* Text to read *
It's a great story. We're not going to go into Exodus, although it'd be great to go right through the whole Bible verse by verse. But just for the diet, our own spiritual diet, I go back and forth between the New Testament and the Old Testament. So we're going to go into the New Testament, the book of Philippians. But what a beautiful picture we have of the promises of God that He takes us forward in our own lives.

I don't know what God has for you. But I do know this. That God wants us to move outside of our comfort zones. He wants us to be able to trust Him for bigger and better things. And that step of faith moves us further into where God has for us. Sometimes it's more joy in our lives, as we're going to talk about through Philippians. Sometimes it's moving into another area of your life, progressing somewhere. I don't know. All I know is that we don't want to be trapped by our past, as these boys were. We want to be able to move forward and enjoy the Lord. We really need God in our lives. That is the story of the Bible. That when we have God, we recognize we need Him so much, that we're able to enjoy Him and move forward in a rather powerful way.

* Records shown *
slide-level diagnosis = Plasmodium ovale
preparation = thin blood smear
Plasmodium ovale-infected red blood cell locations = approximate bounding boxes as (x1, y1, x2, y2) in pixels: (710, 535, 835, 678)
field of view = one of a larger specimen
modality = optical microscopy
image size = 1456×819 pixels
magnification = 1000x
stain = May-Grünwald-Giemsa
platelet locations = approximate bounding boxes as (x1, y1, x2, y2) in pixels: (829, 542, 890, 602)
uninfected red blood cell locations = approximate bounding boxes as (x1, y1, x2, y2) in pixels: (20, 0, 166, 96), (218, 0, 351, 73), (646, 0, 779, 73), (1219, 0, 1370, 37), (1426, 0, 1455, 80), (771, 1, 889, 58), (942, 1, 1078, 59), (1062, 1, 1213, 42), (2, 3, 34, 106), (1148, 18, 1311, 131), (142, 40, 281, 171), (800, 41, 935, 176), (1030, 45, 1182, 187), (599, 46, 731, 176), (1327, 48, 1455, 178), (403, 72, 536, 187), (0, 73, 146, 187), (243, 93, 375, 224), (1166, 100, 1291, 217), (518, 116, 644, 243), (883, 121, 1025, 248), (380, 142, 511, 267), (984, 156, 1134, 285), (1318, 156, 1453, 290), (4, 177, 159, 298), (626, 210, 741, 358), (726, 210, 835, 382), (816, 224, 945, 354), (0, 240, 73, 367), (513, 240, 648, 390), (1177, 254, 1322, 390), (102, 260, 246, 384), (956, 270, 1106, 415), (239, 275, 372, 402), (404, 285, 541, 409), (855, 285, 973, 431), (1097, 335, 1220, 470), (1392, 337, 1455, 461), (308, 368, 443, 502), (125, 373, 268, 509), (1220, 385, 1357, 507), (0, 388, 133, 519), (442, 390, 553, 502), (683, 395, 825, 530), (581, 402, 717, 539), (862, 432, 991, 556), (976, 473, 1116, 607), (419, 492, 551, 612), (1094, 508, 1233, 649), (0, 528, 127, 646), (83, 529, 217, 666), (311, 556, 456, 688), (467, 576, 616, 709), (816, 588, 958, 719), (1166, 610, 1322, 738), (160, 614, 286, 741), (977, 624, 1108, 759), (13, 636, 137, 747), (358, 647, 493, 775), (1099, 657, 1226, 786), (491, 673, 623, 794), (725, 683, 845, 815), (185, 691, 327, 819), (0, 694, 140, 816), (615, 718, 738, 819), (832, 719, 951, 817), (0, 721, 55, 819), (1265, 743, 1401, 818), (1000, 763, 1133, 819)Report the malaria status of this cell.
---
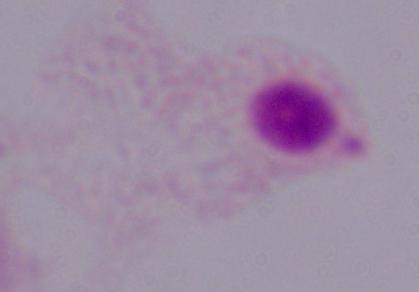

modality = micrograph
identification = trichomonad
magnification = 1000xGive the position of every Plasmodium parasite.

* Given task *
Carry on the sermon excerpt about trusting God and moving forward, starting after its last sentence. The lines are separate material with no connection to the sermon excerpt.

* Result below *
I trust that God will use that in your own heart and life in a personal way. That God will apply it to your life in ways that you need today. In fact, I'd encourage you while we sing this next song to just allow God to speak to you. If God is saying to you, “Hey, you really need to trust me as your Lord and Savior,” why don’t you come on up here. I'll be up here ready to pray for people during the song. Or maybe you're saying, “You know, God is really speaking to me. I need something for my own heart,” then come on up here. I'll pray with you. Maybe you've got some friend that you're praying for and you want someone to pray with you for that friend. Come on up and we'll pray with you this morning.